Book Review – This Is Happiness by Niall Williams ‘Life is a comedy, with sad bits’

About the Book

Book cover of This Is Happiness by Niall Williams

After dropping out of the seminary, seventeen-year-old Noel Crowe finds himself back in Faha, a small Irish parish where nothing ever changes, including the ever-falling rain.

But one morning the rain stops and news reaches the parish – the electricity is finally arriving. With it comes a lodger to Noel’s home, Christy McMahon.

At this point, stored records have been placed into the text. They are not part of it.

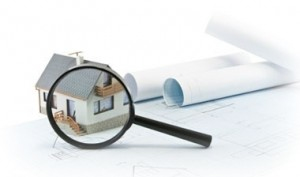 dorchester-mold-inspections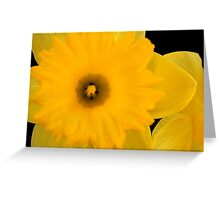 Tweety Bird Greeting Card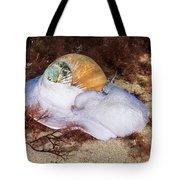 Northern Moon Snail Tote Bag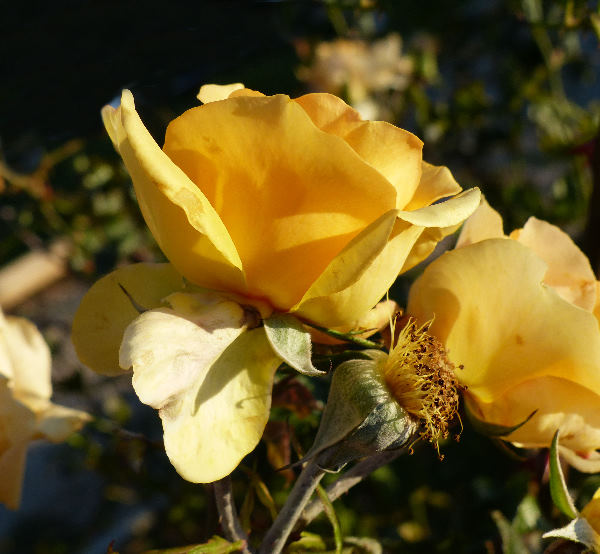 Rosa 'Jonise ®'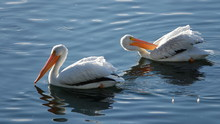 Two American White Pelicans (P...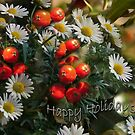 Daisies and Holy - Holidays greeting card-full by steppeland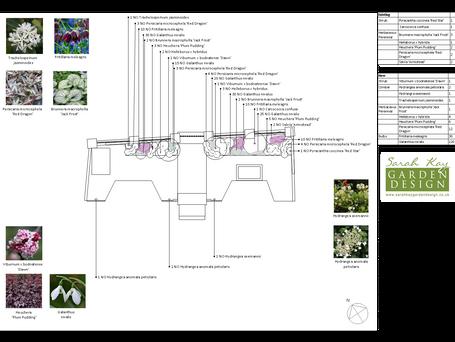 N16 Victorian Front Garden Planting Design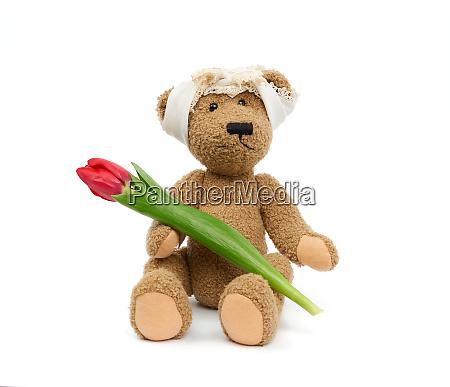 vintage cute brown teddy bear holds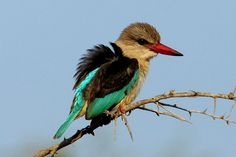 Brown-hooded Kingfisher, Halcyon albiventris, Bruinkopvisvanger - Peet van Schalkwyk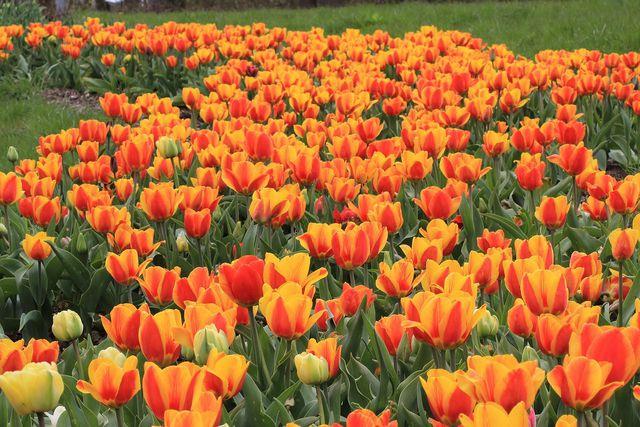 Standort für Tulpen: Hauptsache sonnig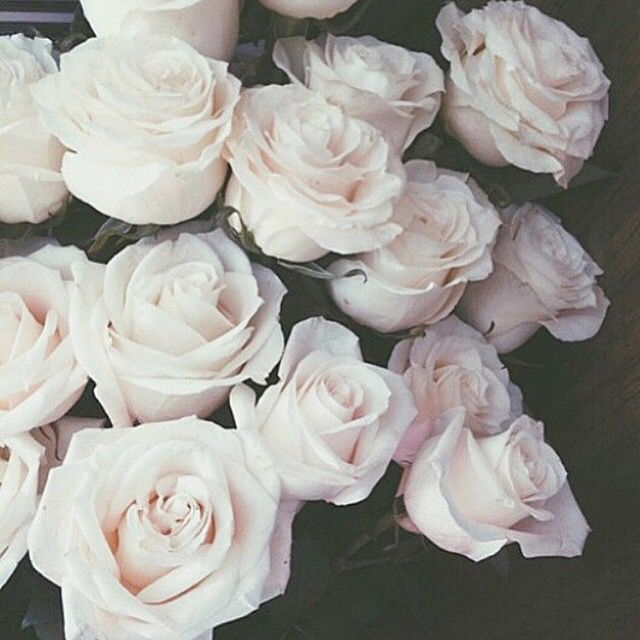 #pink##roses#lovely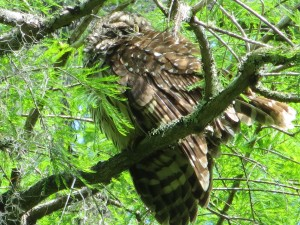 Sleeping Barred Owl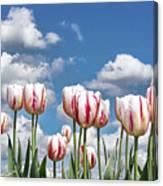 Spring Field Canvas Print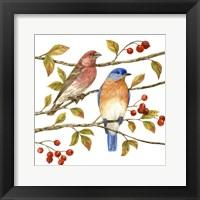 Birds & Berries IV Fine-Art Print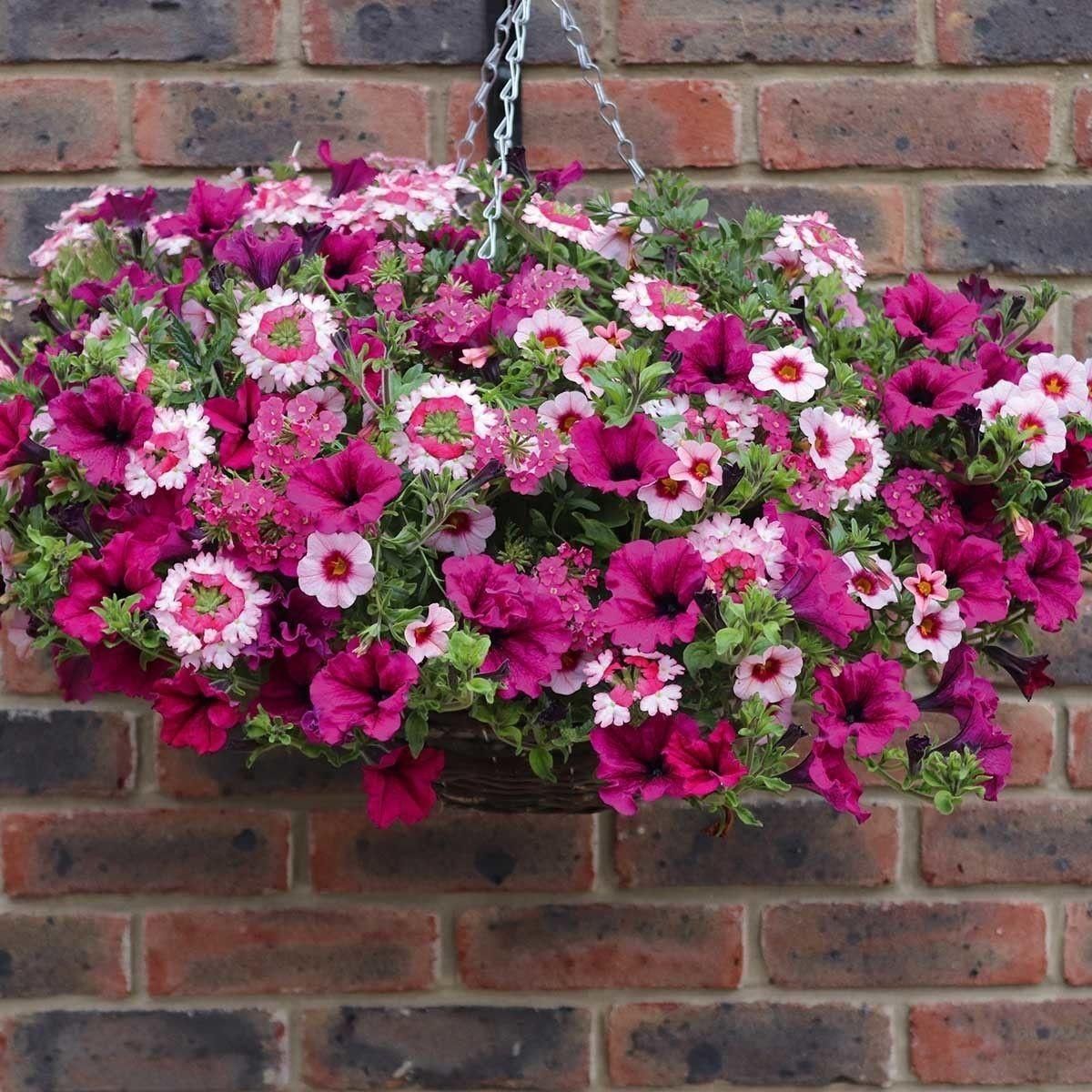 Pin Auf Blumen Hange Ampel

Though he can’t explain it, Noel knows right then: something has changed.

As Noel navigates his coming-of-age by Christy’s side, falling in and out of love, Christy’s buried past gradually comes to light, casting a glow on a small world and making it new.

Seventeen-year-old Noel Crowe is idling in the unexpected sunshine when Christy makes his first entrance into Faha, bringing secrets he needs to atone for. Though he can’t explain it, Noel knows right then: something has changed.

As the people of Faha anticipate the endlessly procrastinated advent of the electricity, and Noel navigates his own coming-of-age and his fallings in and out of love, Christy’s past gradually comes to light, casting a new glow on a small world.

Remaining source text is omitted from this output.